- [Assigned task]:
After locating the line with "Nehmen Sie mit" in the records below, print it and every line after it exactly.

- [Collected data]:
══════════════════════════════
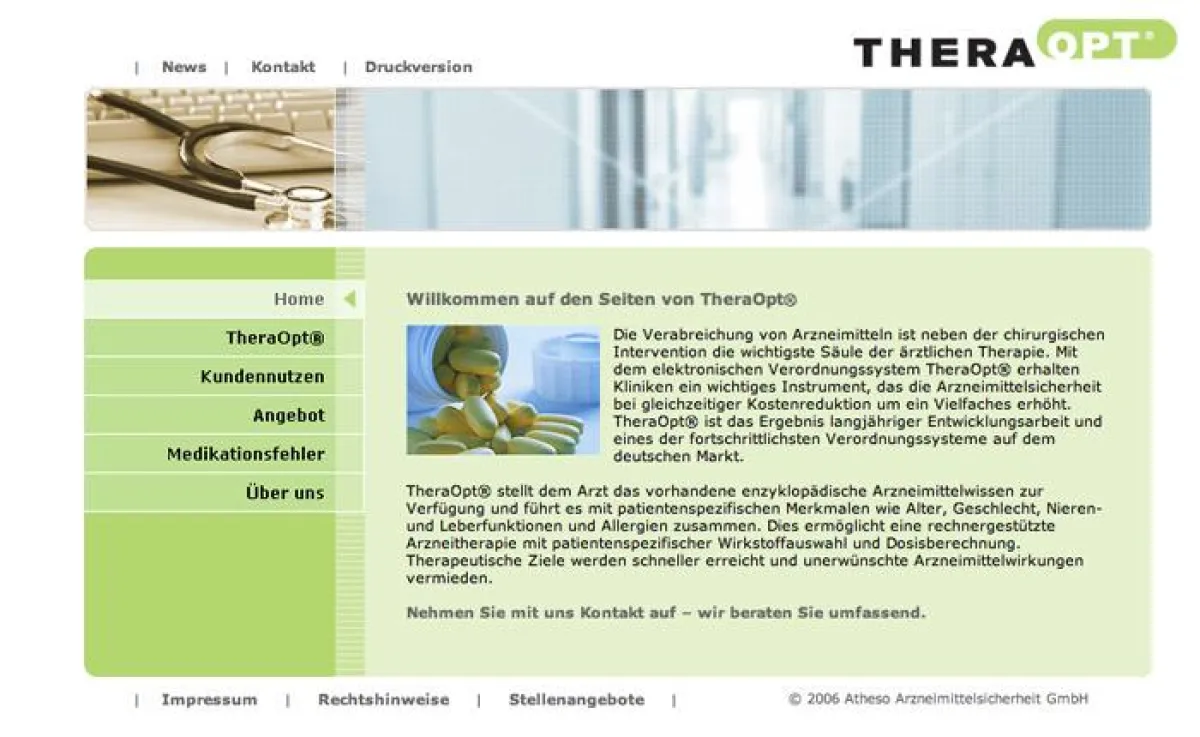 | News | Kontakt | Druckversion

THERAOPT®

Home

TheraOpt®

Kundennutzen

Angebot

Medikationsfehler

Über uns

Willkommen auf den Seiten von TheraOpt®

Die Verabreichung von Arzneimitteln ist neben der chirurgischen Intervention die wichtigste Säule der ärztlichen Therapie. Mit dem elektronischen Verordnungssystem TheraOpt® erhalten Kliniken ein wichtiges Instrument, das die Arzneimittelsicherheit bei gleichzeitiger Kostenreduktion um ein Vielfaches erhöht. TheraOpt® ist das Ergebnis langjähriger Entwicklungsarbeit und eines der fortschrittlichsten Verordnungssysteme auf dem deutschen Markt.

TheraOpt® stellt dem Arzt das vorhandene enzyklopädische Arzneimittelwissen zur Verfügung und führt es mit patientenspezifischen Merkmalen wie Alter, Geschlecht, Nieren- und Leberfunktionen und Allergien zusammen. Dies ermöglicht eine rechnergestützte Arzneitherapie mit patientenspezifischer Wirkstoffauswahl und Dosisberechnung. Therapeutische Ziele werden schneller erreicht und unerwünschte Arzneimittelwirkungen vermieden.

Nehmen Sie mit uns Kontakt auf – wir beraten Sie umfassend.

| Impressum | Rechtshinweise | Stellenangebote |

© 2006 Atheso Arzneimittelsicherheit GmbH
══════════════════════════════
- [Written response]:
Nehmen Sie mit uns Kontakt auf – wir beraten Sie umfassend.

| Impressum | Rechtshinweise | Stellenangebote |

© 2006 Atheso Arzneimittelsicherheit GmbH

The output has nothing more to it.